* [SOURCE TEXT]

-----

I knew that recruiter meant I should straight-out ask for the job before leaving the meeting. But just how does one go about closing an interview by asking for the job?

A recent post by Karen Burns, the author of The Amazing Adventures of Working Girl: Real-Life Career Advice You Can Actually Use, suggests 10 possible ways. Since they all say more or less the same thing, the key is to practice various alternatives (which needn't be drawn from Burns' list) until you find a formulation you're comfortable with.

No matter how you choose to "close" an interview, you'll likely be more convincing if you remember these three points. First, as a job-seeker you are not "begging for a handout"; you are offering skills and commitment that an employer can benefit from. Second, many hiring managers like hearing an interviewee say she wants the job. "It shows eagerness, honesty, and enthusiasm. And it's flattering," Burns observes. And third, "The better you get to know your interviewer, the easier it'll be to find the right words to 'ask for the job.'"

-----

* [MATERIAL PROVIDED]
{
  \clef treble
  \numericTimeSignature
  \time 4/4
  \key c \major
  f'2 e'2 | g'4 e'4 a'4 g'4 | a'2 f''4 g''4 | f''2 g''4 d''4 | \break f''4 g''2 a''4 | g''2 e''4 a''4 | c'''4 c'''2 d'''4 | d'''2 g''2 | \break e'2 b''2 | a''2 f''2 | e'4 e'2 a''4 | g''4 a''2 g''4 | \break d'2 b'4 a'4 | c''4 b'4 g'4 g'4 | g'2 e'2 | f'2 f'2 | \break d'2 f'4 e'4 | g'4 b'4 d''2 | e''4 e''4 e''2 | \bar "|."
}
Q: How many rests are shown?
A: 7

-----

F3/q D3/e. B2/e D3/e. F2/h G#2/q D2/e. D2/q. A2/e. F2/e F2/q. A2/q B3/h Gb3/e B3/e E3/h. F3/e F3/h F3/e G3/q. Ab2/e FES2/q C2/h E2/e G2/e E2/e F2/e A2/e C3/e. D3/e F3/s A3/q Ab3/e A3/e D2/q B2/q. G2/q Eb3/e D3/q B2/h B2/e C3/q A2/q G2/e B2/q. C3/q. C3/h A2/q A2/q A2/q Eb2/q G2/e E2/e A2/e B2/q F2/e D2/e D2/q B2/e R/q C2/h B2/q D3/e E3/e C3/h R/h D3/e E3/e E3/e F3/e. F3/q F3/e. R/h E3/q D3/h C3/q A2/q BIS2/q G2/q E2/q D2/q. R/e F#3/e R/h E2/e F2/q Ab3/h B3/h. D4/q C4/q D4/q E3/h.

-----

Could you reproduce, word for word, the part of the passage on asking for the job at the end of an interview from "A recent post" to "you're comfortable with."?

A recent post by Karen Burns, the author of The Amazing Adventures of Working Girl: Real-Life Career Advice You Can Actually Use, suggests 10 possible ways. Since they all say more or less the same thing, the key is to practice various alternatives (which needn't be drawn from Burns' list) until you find a formulation you're comfortable with.